Time is not far when Madhesis, tired of such loud mouths’ loose talk (given widespread coverage in the mainstream media), will shout louder as a counterpoint to these self-appointed patriot’s voices.
Seen this way, Bhandari’s zealous loose talk and Baidya’s and others’ loud-mouth Madhesi bashing by implying that Madhesis are traitors are two sides of the same coin. The emergent Nepal doesn’t need them. What such indiscreet, outdated people fear losing through open democratic exercise, they try to make up through exaggeration and chauvinism.

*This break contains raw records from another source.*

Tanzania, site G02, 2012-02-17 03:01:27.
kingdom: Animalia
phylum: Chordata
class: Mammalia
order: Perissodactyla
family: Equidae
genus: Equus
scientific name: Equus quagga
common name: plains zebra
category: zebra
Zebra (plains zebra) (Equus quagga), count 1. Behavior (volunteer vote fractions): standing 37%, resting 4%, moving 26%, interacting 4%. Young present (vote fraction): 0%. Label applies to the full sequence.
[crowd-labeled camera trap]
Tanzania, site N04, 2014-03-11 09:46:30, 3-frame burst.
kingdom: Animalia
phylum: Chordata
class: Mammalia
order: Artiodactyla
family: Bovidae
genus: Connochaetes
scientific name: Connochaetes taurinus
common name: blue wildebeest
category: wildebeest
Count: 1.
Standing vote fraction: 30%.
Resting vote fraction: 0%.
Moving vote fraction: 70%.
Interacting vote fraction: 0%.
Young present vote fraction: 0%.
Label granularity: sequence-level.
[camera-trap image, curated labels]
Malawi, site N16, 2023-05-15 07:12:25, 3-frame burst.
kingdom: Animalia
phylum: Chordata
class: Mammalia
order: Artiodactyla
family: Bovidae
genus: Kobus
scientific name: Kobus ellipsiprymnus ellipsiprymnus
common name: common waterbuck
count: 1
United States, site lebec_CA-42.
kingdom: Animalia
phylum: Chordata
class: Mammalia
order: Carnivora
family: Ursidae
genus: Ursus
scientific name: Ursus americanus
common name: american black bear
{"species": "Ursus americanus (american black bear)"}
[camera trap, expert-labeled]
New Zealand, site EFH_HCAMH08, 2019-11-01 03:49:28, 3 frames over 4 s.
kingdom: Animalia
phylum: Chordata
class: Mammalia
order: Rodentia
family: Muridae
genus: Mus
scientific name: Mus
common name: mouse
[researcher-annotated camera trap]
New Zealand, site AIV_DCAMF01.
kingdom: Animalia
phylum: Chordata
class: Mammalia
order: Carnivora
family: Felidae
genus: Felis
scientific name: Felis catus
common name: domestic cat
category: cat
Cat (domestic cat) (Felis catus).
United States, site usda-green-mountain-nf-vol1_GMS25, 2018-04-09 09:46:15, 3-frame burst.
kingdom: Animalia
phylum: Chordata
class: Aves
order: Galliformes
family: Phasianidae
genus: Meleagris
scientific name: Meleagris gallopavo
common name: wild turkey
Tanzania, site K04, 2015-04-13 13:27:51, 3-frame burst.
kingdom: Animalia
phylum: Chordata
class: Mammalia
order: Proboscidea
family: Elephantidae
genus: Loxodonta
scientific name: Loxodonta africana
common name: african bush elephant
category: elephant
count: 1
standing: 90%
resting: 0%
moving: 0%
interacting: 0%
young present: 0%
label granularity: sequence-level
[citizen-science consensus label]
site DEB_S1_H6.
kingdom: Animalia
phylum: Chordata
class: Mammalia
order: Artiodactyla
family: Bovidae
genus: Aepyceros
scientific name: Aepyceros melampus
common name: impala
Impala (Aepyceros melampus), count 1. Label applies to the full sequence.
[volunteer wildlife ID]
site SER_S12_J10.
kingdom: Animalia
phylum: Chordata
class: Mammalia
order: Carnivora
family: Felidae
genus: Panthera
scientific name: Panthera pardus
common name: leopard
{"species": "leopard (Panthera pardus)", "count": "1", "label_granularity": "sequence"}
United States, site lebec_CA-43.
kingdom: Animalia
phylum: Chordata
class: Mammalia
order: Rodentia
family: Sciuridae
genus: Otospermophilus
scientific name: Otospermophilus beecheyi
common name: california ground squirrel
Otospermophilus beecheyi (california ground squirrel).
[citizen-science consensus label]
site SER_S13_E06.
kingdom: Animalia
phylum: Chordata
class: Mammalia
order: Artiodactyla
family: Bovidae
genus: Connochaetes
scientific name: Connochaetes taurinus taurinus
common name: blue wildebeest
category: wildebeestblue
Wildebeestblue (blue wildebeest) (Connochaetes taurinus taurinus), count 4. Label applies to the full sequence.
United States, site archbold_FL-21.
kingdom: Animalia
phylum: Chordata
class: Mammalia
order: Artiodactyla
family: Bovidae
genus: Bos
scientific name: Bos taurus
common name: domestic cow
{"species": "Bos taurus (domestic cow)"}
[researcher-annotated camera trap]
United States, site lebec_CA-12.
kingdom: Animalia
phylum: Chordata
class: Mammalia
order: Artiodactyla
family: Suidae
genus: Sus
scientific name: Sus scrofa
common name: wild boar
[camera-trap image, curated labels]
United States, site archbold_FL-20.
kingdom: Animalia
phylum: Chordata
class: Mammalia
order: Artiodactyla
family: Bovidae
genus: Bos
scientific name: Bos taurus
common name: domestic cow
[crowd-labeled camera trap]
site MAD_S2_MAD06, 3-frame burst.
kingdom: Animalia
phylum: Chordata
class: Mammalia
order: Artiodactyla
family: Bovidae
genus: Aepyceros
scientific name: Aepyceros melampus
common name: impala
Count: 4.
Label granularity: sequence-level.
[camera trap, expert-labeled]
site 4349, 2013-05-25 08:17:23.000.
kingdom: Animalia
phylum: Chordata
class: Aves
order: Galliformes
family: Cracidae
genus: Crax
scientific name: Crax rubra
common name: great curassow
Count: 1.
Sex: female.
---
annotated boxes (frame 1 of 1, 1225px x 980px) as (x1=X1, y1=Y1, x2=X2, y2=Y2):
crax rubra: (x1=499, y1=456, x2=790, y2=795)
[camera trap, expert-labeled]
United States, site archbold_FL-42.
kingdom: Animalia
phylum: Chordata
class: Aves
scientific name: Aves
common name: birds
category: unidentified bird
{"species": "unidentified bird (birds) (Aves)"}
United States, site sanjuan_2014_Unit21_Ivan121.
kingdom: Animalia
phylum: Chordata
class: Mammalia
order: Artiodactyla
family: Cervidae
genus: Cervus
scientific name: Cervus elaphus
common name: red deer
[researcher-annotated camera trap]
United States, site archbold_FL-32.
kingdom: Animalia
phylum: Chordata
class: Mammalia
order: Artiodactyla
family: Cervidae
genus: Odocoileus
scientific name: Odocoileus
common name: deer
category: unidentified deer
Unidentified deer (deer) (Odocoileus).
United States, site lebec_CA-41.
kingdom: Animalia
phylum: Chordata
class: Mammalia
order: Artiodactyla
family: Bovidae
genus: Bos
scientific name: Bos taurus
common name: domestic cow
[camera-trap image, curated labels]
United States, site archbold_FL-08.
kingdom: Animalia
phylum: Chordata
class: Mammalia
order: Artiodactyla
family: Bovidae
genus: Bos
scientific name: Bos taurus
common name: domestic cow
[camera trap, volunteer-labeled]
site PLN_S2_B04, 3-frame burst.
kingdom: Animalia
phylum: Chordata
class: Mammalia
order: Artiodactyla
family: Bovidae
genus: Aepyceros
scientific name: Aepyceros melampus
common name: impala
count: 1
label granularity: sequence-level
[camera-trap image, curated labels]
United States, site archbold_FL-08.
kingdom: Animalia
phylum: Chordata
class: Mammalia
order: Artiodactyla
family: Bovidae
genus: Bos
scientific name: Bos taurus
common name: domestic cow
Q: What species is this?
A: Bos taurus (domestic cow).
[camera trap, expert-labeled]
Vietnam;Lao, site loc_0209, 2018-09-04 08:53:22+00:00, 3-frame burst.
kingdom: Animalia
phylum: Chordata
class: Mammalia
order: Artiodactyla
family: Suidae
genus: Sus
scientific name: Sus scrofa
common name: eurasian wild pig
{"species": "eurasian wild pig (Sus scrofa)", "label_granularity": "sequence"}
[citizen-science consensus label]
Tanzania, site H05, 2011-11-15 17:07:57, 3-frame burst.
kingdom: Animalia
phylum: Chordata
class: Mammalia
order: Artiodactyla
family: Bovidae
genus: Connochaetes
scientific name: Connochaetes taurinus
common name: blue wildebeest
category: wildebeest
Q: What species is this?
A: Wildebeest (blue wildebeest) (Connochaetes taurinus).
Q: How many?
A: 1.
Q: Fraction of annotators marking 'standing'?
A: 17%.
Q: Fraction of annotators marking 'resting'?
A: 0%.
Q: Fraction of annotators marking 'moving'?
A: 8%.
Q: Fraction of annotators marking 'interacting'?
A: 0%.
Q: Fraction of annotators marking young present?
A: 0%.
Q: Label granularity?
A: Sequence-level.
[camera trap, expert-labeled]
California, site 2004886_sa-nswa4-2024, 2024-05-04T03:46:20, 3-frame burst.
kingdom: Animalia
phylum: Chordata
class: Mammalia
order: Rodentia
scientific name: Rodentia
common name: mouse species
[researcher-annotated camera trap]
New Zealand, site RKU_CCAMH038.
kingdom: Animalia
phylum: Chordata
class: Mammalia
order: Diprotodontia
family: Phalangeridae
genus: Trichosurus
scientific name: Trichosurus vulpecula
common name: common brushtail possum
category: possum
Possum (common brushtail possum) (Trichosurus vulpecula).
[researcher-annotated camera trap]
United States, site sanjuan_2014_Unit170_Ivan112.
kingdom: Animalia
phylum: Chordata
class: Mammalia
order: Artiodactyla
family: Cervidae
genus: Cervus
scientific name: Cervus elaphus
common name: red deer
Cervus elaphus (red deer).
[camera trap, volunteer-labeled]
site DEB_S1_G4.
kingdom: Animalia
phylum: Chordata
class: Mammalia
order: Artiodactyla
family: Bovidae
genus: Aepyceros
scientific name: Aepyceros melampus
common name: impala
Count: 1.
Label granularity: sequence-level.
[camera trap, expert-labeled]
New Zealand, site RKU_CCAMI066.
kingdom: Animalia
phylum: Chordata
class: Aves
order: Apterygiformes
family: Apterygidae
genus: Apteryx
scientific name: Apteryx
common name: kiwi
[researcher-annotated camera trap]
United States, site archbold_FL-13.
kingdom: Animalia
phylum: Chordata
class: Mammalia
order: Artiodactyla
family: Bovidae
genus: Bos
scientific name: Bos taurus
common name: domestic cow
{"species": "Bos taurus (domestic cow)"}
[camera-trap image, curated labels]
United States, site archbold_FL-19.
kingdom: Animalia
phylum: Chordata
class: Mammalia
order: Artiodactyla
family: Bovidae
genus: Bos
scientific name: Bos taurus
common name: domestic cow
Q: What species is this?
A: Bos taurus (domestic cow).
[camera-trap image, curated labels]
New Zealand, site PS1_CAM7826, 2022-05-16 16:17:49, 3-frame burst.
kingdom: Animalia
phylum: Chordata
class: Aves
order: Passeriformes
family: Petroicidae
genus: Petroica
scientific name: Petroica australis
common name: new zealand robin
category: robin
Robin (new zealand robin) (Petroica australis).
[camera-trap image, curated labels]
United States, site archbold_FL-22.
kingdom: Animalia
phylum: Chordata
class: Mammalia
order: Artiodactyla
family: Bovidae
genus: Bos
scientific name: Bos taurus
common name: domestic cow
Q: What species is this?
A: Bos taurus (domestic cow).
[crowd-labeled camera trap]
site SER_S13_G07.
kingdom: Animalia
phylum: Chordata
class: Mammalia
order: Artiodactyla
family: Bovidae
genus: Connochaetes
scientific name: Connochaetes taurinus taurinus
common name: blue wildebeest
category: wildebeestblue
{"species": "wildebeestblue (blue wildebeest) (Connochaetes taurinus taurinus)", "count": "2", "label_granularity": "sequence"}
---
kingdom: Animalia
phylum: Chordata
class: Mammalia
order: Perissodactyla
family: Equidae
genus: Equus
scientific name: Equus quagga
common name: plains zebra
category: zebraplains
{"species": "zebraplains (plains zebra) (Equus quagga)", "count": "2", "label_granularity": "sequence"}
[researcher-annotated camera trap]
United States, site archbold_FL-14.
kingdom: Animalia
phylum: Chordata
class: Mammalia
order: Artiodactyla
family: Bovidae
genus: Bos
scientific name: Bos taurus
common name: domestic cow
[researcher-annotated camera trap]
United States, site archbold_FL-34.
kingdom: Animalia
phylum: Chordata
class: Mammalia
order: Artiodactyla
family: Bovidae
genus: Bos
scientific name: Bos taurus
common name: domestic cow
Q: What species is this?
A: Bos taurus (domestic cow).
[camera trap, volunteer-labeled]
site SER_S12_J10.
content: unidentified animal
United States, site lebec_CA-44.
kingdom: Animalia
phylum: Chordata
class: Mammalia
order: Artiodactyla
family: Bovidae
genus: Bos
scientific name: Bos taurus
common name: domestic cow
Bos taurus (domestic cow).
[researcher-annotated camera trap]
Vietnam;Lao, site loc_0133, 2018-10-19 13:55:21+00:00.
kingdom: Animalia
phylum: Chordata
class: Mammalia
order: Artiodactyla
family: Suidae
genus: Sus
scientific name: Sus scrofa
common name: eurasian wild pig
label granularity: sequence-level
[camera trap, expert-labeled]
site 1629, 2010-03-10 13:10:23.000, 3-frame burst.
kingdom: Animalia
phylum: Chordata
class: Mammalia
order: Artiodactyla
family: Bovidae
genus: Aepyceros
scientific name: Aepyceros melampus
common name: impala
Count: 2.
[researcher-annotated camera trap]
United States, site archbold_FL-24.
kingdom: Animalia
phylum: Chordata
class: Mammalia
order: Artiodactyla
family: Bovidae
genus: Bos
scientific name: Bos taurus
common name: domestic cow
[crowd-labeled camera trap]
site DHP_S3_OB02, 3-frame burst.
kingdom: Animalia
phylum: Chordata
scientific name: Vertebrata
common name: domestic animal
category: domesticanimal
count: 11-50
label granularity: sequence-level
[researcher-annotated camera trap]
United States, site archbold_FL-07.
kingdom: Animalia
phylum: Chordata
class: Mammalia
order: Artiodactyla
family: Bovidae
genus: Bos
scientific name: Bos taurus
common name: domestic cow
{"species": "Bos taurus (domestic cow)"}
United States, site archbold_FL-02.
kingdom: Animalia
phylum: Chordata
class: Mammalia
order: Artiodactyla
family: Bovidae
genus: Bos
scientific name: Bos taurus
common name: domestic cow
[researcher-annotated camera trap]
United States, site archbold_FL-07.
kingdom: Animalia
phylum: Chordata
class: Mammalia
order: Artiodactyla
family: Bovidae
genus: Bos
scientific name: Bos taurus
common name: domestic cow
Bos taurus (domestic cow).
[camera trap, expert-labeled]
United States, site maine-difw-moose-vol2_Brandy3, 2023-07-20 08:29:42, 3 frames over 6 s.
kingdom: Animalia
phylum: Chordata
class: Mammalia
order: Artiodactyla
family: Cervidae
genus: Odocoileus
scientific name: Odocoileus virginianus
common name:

And then you have intellectuals and UML politicians calling Baburam Bhattarai’s attempt to do things differently as populist gimmick. Nepali media mogul Kanak Dixit and UML secretary Shankar Pokharel in their recent op-ed pieces devoted significant space to Bhattarai’s choice of car and economy class ticket to New York. They both dismissed Bhattarai’s actions as populist moves. While Pokhrel’s attack lacks nuance,
Dixit, in his by now familiar Ahab-like obsession, pulls out some dictionary definition of populism to claim that Bhattarai’s gimmicks are nothing but an attempt to leave his political rivals behind. But Dixit’s arguments is sophistry — was
Gandhi shedding his British-trained barrister’s or rich Gujarati Seth’s garbs and embracing the poor man’s dhoti a populist gimmick?
Negative connotation of populism stems from the twin fears of dictatorship (as in European fascism or Latin American dictatorships) and of the privileged, propertied elite getting swept away by the needs and demands of the toiling people. In the Nepali case, the fear of populism seems to have stemmed from the latter. In a country where patriotism and nationalism have equated until now with open plunder of the country’s exchequer and resources while donning the national dress and speaking the national tongue, Bhattarai’s efforts to simplify his and his government’s lifestyle and push forward a genuinely inclusionary policy ought to be a matter of emulation rather than ridicule and cynical attack.